>> Start DOCUMENT SECTION
FUDforum: comp.lang.php » insert PDF table in database

Home » Imported messages » comp.lang.php » insert PDF table in database

Show: Today's Messages :: Polls :: Message Navigator

insert PDF table in database [message #181540]

Tue, 21 May 2013 07:04

sarika
Messages: 1
Registered: May 2013

Karma: 0

Junior Member

Hi All

What i want is to read content in PDF table and convert it into either XML or associative array to be inserted in database on the fly.

I have gone through many libraries on net providing text extraction from PDF and converting in array but that array does not seem to be useful as its not associative array and array indexing is also not proper.

Thanks in advance for the replies but i am really stuck with this major issue.
My project manager wants me to implement as soon as possible.

Report message to a moderator

Re: insert PDF table in database [message #181541 is a reply to message #181540]

Tue, 21 May 2013 08:48

Goran
Messages: 38
Registered: January 2011

Karma: 0

Member

On 21.5.2013 9:04, sarika wrote:
> My project manager wants me to implement as soon as possible.
>

Tell him "you do it" :)

Report message to a moderator

Re: insert PDF table in database [message #181547 is a reply to message #181540]

Tue, 21 May 2013 10:07

Jerry Stuckle
Messages: 2598
Registered: September 2010

Karma: 0

Senior Member

On 5/21/2013 3:04 AM, sarika wrote:
> Hi All
>
> What i want is to read content in PDF table and convert it into either XML or associative array to be inserted in database on the fly.
>
> I have gone through many libraries on net providing text extraction from PDF and converting in array but that array does not seem to be useful as its not associative array and array indexing is also not proper.
>
> Thanks in advance for the replies but i am really stuck with this major issue.
> My project manager wants me to implement as soon as possible.
>

It's impossible to help you when you don't show any code and don't tell
us *exactly* what's wrong with your code. "It's not an associative
array" and "array indexing is not proper" don't provide enough information.

If you want help, we need things like:

1). A sample input document
2). The code you're using
3). The expected output
4). The output you got

--
==================
Remove the "x" from my email address
Jerry Stuckle
JDS Computer Training Corp.
jstucklex(at)attglobal(dot)net
==================

Report message to a moderator

Re: insert PDF table in database [message #181548 is a reply to message #181540]

Tue, 21 May 2013 10:08

Arno Welzel
Messages: 317
Registered: October 2011

Karma: 0

Senior Member

sarika, 2013-05-21 09:04:

[...]
> My project manager wants me to implement as soon as possible.
>> End DOCUMENT SECTION
>> Start GIVEN RECORDS
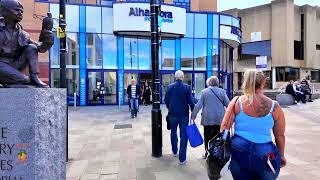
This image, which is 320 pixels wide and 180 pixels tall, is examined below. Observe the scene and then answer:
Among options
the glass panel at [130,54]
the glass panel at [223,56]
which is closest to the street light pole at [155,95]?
the glass panel at [130,54]

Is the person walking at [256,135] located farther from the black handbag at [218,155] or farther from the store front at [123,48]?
the store front at [123,48]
>> End GIVEN RECORDS
**EXERCISES:**
- 1) In the forum thread on putting a PDF table into a database, why does one reply say it is impossible to help? Answer in one to three sentences.
- 2) Answer these questions on the forum thread about putting a PDF table into a database:
(a) Into which two forms did the first poster want to convert the PDF table content?
(b) What does Goran suggest the poster tell the project manager?
(c) What should be removed from Jerry Stuckle's email address?
- 3) Carry the forum thread about putting a PDF table into a database forward from its last line.
The rows play no part in this work.

**FINAL RESULTS:**
- 1) No code was shown, and the post did not say exactly what was wrong with it. The complaints "It's not an associative array" and "array indexing is not proper" do not give enough information to work from.

- 2)
(a) XML or an associative array.
(b) "You do it."
(c) The "x".

- 3)
And what is your manager willing to pay for a solution? ;-)

--
Arno Welzel
http://arnowelzel.de
http://de-rec-fahrrad.de

Report message to a moderator

Re: insert PDF table in database [message #181550 is a reply to message #181548]

Tue, 21 May 2013 11:46

The Natural Philosoph
Messages: 993
Registered: September 2010

Karma: 0

Senior Member

On 21/05/13 11:08, Arno Welzel wrote:
> sarika, 2013-05-21 09:04:
>
> [...]
>> My project manager wants me to implement as soon as possible.
> And what is your manager willing to pay for a solution? ;-)
>
>
The problem is that two apparently identical PDFs can be totally
different internally.

Yea even down to being simply bitmaps with no text, that at intended
resolution appear identical.

at best you can strip out most of the text and with a bit of
intelligence, sometimes even get it in the right order.

--
Ineptocracy

(in-ep-toc’-ra-cy) – a system of government where the least capable to lead are elected by the least capable of producing, and where the members of society least likely to sustain themselves or succeed, are rewarded with goods and services paid for by the confiscated wealth of a diminishing number of producers.

Report message to a moderator

Re: insert PDF table in database [message #181555 is a reply to message #181540]

Tue, 21 May 2013 16:27

Michael Vilain
Messages: 88
Registered: September 2010

Karma: 0

Member

In article <b6c1cfb3-1f8b-48c5-8822-25d10402d896(at)googlegroups(dot)com>,
sarika <sarikasoni12(at)gmail(dot)com> wrote:

> Hi All
>
> What i want is to read content in PDF table and convert it into either XML or
> associative array to be inserted in database on the fly.
>
> I have gone through many libraries on net providing text extraction from PDF
> and converting in array but that array does not seem to be useful as its not
> associative array and array indexing is also not proper.
>
> Thanks in advance for the replies but i am really stuck with this major
> issue.
> My project manager wants me to implement as soon as possible.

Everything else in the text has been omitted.